According to Elias, the only team in history that won at least six postseason games and got fewer innings per win from its starting pitchers than these Mets (15.8 outs per start) was the 2002 Angels, who won it all while averaging only 14.6 outs per start.
So at least the Mets know now this can be done this way. But their bullpen phone has been ringing so many times a night, you wonder if these guys are getting paid enough to take on all those phone-answering responsibilities.
"I don't know if we need to hire a secretary out there," laughed reliever Aaron Heilman. "I don't think we want that yet."

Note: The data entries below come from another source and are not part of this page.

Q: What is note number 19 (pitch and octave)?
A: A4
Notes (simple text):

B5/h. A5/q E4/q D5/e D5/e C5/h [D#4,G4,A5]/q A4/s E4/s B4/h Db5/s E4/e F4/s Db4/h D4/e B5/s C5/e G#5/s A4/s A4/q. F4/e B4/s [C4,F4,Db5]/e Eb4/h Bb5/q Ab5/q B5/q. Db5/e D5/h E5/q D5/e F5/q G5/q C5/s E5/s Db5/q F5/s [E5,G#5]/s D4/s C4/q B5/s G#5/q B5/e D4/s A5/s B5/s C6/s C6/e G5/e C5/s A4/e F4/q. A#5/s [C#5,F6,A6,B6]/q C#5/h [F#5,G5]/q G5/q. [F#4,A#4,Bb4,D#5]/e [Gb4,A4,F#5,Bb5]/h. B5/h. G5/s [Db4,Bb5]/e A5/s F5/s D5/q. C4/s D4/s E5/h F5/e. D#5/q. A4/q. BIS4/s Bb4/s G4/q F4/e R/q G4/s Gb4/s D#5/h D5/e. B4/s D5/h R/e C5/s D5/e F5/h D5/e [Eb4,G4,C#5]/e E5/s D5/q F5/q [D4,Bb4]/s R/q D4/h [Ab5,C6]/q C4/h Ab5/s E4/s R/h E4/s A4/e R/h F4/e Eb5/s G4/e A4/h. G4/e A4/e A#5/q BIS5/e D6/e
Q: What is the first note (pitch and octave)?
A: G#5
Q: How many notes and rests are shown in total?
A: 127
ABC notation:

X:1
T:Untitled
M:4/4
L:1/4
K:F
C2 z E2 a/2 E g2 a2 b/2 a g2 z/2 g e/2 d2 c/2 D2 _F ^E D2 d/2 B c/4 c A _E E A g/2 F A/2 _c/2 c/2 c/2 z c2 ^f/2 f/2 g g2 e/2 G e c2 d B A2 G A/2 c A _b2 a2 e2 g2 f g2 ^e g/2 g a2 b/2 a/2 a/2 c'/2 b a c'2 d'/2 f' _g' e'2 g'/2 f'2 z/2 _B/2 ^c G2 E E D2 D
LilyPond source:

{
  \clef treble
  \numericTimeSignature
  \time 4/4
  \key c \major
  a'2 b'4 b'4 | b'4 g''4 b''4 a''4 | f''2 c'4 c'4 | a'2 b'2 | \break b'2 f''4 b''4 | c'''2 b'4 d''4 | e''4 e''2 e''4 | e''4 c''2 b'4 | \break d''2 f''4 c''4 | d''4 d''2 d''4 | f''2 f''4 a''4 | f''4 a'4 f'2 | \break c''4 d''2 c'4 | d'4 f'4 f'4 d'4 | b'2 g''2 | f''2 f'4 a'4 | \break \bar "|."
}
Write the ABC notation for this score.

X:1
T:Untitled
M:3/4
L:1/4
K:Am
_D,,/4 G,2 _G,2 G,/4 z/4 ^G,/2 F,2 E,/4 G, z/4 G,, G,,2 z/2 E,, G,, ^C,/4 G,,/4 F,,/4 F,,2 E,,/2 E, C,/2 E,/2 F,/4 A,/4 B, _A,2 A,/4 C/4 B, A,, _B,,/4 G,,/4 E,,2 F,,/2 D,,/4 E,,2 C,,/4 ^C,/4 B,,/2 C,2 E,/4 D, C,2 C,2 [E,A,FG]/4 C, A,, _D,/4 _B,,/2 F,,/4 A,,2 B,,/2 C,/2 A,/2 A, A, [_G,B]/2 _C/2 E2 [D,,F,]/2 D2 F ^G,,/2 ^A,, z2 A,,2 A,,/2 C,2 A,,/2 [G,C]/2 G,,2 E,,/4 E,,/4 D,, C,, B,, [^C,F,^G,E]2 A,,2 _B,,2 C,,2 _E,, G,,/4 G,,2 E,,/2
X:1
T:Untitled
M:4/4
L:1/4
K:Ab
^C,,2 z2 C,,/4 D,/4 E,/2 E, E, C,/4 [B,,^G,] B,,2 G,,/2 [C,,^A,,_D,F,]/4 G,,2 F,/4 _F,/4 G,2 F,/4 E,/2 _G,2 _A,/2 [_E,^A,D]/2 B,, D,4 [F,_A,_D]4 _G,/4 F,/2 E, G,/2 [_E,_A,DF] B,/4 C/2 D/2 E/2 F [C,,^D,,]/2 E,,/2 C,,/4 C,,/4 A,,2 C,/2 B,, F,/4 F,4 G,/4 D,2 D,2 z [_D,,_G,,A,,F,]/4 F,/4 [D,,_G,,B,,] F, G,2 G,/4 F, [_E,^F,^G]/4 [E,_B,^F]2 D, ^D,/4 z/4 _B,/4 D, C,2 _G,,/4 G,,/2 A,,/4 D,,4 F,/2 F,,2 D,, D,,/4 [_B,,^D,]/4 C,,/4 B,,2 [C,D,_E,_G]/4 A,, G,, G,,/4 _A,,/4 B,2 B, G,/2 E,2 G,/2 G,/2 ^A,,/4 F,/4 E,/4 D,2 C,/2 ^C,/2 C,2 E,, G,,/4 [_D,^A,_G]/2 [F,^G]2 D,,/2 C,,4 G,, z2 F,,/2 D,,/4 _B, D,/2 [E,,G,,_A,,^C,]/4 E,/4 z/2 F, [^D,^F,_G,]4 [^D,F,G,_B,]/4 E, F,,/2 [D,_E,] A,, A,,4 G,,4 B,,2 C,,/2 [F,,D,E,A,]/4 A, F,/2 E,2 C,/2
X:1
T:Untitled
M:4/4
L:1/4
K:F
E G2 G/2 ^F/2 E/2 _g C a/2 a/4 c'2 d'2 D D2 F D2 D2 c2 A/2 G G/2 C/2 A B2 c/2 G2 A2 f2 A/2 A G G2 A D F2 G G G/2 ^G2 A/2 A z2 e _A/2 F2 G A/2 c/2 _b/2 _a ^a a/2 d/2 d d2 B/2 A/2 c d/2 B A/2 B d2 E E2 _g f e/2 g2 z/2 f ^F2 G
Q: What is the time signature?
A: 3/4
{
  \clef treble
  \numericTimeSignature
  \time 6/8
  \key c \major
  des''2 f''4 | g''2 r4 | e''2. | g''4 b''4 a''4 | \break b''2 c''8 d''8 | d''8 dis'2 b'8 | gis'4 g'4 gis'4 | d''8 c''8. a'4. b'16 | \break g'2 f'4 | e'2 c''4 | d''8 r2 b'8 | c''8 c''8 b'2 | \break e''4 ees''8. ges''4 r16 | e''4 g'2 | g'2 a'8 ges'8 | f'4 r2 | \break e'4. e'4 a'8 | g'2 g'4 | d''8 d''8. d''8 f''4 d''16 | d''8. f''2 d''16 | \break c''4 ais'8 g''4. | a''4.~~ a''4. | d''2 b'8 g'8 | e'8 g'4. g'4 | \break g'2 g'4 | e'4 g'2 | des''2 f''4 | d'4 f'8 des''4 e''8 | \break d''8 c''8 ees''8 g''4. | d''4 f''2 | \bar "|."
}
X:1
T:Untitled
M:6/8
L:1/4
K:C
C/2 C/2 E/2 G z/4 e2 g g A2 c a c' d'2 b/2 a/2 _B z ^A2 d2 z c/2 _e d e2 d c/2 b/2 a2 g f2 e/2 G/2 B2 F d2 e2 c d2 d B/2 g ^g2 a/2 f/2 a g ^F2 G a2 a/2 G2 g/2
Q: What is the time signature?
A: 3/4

What they do want is no secret. They want to find a way to win one more baseball game on a Thursday night in October, a game that would complete their six-month expedition to a destination they were specifically built to travel to.
That destination is the World Series. And their next nine innings could well determine whether they look at their season as an inspirational success story or a devastating disappointment.
Incredibly, they will start those nine innings with Oliver Perez -- a man who won one regular-season game in the big leagues after Memorial Day. And the Mets will have to find a way for him -- or possibly him and 16 relievers -- to beat a pitcher (Jeff Suppan) who shut them out for eight innings Saturday in St. Louis.
But they're not in St. Louis anymore. So if Jeff Suppan and the Cardinals are going to beat them again, it will have to be in the wilderness of Shea Stadium.
"This is one crazy place, man," said Cliff Floyd. "So if they can beat us here, hey, I'll tip my hat to them."
And then, of course, he'll go back to trying to figure out the words to that Jose-O-Lay-O-Lay-O-Lay song.
Jayson Stark is a senior writer for ESPN.com.